Work request 1
Reproduce the records verbatim, starting at the beginning of the records and ending with the line that contains "What is the Female value for Caution".

Excerpt provided
For Suri's strategy to work in the West, where there are a significant number of people potentially receptive to al Qaeda's message but nonetheless uninformed about its worldview, it required an effective interpreter. That role is now being successfully filled by the Yemeni-American preacher Anwar al-Awlaki, currently living in hiding in Yemen. More effectively than any of his English-speaking predecessors, Awlaki has given ideas originally formulated for an Arab and South Asian audience immediate and culturally specific relevance to Western Muslims, inspiring terrorists such as Nidal Malik Hasan, Faisal Shahzad, and Umar Farouk Abdulmutallab.

Stored data

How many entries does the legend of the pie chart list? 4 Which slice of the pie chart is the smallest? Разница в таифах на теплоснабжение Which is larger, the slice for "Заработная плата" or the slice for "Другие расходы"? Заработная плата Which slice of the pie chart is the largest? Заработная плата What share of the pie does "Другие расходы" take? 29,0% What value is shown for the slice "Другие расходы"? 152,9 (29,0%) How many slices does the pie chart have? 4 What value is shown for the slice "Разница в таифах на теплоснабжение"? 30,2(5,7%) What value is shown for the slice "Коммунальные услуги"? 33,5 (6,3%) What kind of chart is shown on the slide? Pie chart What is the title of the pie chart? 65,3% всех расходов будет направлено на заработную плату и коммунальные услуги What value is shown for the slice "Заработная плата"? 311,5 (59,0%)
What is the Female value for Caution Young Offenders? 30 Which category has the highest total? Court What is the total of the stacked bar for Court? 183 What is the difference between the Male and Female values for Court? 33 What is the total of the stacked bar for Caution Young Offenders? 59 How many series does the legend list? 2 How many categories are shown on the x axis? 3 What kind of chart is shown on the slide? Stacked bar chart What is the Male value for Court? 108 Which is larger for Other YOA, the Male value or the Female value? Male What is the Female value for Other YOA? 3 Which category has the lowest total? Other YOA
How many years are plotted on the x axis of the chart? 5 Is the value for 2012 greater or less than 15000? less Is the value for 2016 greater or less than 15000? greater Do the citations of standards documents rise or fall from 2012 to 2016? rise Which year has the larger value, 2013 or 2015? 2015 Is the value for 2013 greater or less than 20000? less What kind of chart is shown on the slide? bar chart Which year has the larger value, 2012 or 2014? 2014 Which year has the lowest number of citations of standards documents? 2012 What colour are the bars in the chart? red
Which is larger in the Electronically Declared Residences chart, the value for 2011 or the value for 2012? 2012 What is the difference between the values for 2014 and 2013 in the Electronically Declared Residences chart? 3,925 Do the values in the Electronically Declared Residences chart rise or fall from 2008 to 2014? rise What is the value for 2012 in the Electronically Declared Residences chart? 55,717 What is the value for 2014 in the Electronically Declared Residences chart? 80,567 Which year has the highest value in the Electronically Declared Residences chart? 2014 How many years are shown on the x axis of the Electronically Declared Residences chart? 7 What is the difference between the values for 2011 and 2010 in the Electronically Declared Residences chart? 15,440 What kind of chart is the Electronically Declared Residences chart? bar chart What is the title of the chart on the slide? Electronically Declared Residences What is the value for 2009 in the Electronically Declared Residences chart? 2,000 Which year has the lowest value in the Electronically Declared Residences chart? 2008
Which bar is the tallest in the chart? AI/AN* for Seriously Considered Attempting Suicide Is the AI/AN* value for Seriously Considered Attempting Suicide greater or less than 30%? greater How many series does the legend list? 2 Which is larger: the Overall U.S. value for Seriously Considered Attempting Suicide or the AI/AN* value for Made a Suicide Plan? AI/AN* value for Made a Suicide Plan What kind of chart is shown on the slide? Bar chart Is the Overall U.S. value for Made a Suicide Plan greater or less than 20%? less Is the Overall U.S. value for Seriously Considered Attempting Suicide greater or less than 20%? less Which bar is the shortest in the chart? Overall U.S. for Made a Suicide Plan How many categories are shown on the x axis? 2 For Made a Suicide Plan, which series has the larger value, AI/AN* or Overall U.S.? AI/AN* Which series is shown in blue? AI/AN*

Work request 2
Condense the paragraph of the excerpt that opens with "For Suri's strategy to work in the West" into a shorter version that keeps its main facts.

Your response 1
How many entries does the legend of the pie chart list? 4 Which slice of the pie chart is the smallest? Разница в таифах на теплоснабжение Which is larger, the slice for "Заработная плата" or the slice for "Другие расходы"? Заработная плата Which slice of the pie chart is the largest? Заработная плата What share of the pie does "Другие расходы" take? 29,0% What value is shown for the slice "Другие расходы"? 152,9 (29,0%) How many slices does the pie chart have? 4 What value is shown for the slice "Разница в таифах на теплоснабжение"? 30,2(5,7%) What value is shown for the slice "Коммунальные услуги"? 33,5 (6,3%) What kind of chart is shown on the slide? Pie chart What is the title of the pie chart? 65,3% всех расходов будет направлено на заработную плату и коммунальные услуги What value is shown for the slice "Заработная плата"? 311,5 (59,0%)
What is the Female value for Caution Young Offenders? 30 Which category has the highest total? Court What is the total of the stacked bar for Court? 183 What is the difference between the Male and Female values for Court? 33 What is the total of the stacked bar for Caution Young Offenders? 59 How many series does the legend list? 2 How many categories are shown on the x axis? 3 What kind of chart is shown on the slide? Stacked bar chart What is the Male value for Court? 108 Which is larger for Other YOA, the Male value or the Female value? Male What is the Female value for Other YOA? 3 Which category has the lowest total? Other YOA

Your response 2
In the West, many people may be receptive to al Qaeda's message but know little of its worldview, so Suri's strategy needed an effective interpreter. The Yemeni-American preacher Anwar al-Awlaki, now hiding in Yemen, fills that role. He makes ideas first written for Arab and South Asian audiences directly relevant to Western Muslims, more effectively than earlier English-speaking figures. He has inspired terrorists including Nidal Malik Hasan, Faisal Shahzad, and Umar Farouk Abdulmutallab.